→ Records shown:
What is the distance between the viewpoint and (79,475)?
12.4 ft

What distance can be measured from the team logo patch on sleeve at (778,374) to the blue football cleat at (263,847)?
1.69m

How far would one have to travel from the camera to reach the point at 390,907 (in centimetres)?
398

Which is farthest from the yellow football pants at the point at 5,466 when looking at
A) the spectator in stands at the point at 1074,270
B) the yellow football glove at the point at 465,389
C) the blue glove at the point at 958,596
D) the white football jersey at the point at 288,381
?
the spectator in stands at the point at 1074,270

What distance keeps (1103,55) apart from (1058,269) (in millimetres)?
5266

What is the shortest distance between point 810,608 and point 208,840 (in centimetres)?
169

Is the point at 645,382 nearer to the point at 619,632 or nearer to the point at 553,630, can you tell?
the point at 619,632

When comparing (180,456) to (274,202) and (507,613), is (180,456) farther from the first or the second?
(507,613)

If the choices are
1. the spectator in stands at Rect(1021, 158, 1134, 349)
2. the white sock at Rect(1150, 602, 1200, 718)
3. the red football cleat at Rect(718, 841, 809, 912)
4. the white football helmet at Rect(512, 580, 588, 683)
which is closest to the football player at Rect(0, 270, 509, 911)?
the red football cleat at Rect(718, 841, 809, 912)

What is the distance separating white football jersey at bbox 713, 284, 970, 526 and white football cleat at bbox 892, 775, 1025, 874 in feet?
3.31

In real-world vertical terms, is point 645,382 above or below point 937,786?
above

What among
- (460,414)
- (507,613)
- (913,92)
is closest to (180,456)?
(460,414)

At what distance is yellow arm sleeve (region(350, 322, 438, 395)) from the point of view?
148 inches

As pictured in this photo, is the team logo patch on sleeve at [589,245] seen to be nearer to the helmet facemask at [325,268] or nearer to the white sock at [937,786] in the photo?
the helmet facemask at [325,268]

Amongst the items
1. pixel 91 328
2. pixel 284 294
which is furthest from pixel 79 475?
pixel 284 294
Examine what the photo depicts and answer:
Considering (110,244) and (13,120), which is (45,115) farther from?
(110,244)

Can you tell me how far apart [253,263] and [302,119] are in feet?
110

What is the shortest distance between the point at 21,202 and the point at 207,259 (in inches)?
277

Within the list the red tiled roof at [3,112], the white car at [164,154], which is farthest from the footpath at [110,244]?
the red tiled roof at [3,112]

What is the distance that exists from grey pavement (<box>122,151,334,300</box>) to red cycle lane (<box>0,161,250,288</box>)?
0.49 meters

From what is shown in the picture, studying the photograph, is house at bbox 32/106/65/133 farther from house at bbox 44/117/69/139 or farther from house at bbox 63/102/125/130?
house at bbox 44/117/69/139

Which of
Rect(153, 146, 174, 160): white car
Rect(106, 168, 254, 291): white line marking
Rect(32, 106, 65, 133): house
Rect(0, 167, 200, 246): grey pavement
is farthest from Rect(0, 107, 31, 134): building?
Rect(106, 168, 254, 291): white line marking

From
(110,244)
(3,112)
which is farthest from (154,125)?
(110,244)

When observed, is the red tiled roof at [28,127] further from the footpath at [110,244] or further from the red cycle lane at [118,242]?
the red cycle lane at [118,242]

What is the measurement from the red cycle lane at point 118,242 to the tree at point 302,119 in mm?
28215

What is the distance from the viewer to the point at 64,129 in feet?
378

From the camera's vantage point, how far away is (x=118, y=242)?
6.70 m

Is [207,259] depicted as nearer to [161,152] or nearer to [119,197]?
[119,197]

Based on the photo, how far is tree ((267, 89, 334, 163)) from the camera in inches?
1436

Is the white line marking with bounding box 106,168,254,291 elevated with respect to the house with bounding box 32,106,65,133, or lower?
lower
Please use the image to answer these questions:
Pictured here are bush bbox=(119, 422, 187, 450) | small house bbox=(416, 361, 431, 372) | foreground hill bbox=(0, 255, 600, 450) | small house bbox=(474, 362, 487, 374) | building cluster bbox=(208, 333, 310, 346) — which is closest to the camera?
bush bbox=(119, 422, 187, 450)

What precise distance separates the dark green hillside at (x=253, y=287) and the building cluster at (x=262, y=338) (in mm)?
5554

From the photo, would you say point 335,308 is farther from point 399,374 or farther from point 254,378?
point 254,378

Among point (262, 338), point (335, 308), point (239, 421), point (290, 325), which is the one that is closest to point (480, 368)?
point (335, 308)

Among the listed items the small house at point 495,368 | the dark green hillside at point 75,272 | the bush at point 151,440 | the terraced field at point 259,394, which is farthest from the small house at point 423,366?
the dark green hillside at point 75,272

→ Your goal:
Restate each record exactly as written.

→ Response for this exercise:
What is the distance between the viewpoint and (79,475)?
12.4 ft

What distance can be measured from the team logo patch on sleeve at (778,374) to the blue football cleat at (263,847)?
1.69m

How far would one have to travel from the camera to reach the point at 390,907 (in centimetres)?
398

Which is farthest from the yellow football pants at the point at 5,466 when looking at
A) the spectator in stands at the point at 1074,270
B) the yellow football glove at the point at 465,389
C) the blue glove at the point at 958,596
D) the white football jersey at the point at 288,381
?
the spectator in stands at the point at 1074,270

What distance keeps (1103,55) apart from (1058,269) (in millimetres)?
5266

What is the shortest distance between point 810,608 and point 208,840 (in centimetres)?
169

Is the point at 645,382 nearer to the point at 619,632 or nearer to the point at 553,630, can you tell?
the point at 619,632

When comparing (180,456) to (274,202) and (507,613), is (180,456) farther from the first or the second?
(507,613)

If the choices are
1. the spectator in stands at Rect(1021, 158, 1134, 349)
2. the white sock at Rect(1150, 602, 1200, 718)
3. the red football cleat at Rect(718, 841, 809, 912)
4. the white football helmet at Rect(512, 580, 588, 683)
which is closest to the football player at Rect(0, 270, 509, 911)?
the red football cleat at Rect(718, 841, 809, 912)

What is the distance separating white football jersey at bbox 713, 284, 970, 526 and white football cleat at bbox 892, 775, 1025, 874 in feet?
3.31

In real-world vertical terms, is point 645,382 above or below point 937,786?
above

What among
- (460,414)
- (507,613)
- (913,92)
is closest to (180,456)?
(460,414)

At what distance is yellow arm sleeve (region(350, 322, 438, 395)) from the point of view?
148 inches

As pictured in this photo, is the team logo patch on sleeve at [589,245] seen to be nearer to the helmet facemask at [325,268] or nearer to the white sock at [937,786] in the photo?
the helmet facemask at [325,268]

Amongst the items
1. pixel 91 328
2. pixel 284 294
which is furthest from pixel 79 475?
pixel 284 294
Examine what the photo depicts and answer:
Considering (110,244) and (13,120), which is (45,115) farther from?
(110,244)

Can you tell me how far apart [253,263] and [302,119] are in feet?
110

What is the shortest distance between the point at 21,202 and the point at 207,259 (in inches)?
277

Within the list the red tiled roof at [3,112], the white car at [164,154], which is farthest from the footpath at [110,244]?
the red tiled roof at [3,112]

What is the distance that exists from grey pavement (<box>122,151,334,300</box>) to red cycle lane (<box>0,161,250,288</box>)?
0.49 meters

From what is shown in the picture, studying the photograph, is house at bbox 32/106/65/133 farther from house at bbox 44/117/69/139 or farther from house at bbox 63/102/125/130?
house at bbox 44/117/69/139

Which of
Rect(153, 146, 174, 160): white car
Rect(106, 168, 254, 291): white line marking
Rect(32, 106, 65, 133): house
Rect(0, 167, 200, 246): grey pavement
is farthest from Rect(0, 107, 31, 134): building?
Rect(106, 168, 254, 291): white line marking

From
(110,244)
(3,112)
which is farthest from (154,125)?
(110,244)

When observed, is the red tiled roof at [28,127] further from the footpath at [110,244] or further from the red cycle lane at [118,242]?
the red cycle lane at [118,242]

What is the measurement from the red cycle lane at point 118,242 to the tree at point 302,119 in mm?
28215

What is the distance from the viewer to the point at 64,129 in feet?
378

From the camera's vantage point, how far away is (x=118, y=242)?
6.70 m

Is [207,259] depicted as nearer to [161,152] or nearer to [119,197]?
[119,197]

Based on the photo, how far is tree ((267, 89, 334, 163)) from the camera in inches?
1436

Is the white line marking with bounding box 106,168,254,291 elevated with respect to the house with bounding box 32,106,65,133, or lower?
lower
Please use the image to answer these questions:
Pictured here are bush bbox=(119, 422, 187, 450) | small house bbox=(416, 361, 431, 372) | foreground hill bbox=(0, 255, 600, 450) | small house bbox=(474, 362, 487, 374) | building cluster bbox=(208, 333, 310, 346) — which is closest to the camera?
bush bbox=(119, 422, 187, 450)

What precise distance separates the dark green hillside at (x=253, y=287) and the building cluster at (x=262, y=338) (in mm)?
5554

From the photo, would you say point 335,308 is farther from point 399,374 or farther from point 254,378?
point 254,378

Among point (262, 338), point (335, 308), point (239, 421), point (290, 325), which is the one that is closest to point (480, 368)?
point (335, 308)

Among the listed items the small house at point 495,368 | the dark green hillside at point 75,272 | the bush at point 151,440 | the terraced field at point 259,394, which is farthest from the small house at point 423,366?
the dark green hillside at point 75,272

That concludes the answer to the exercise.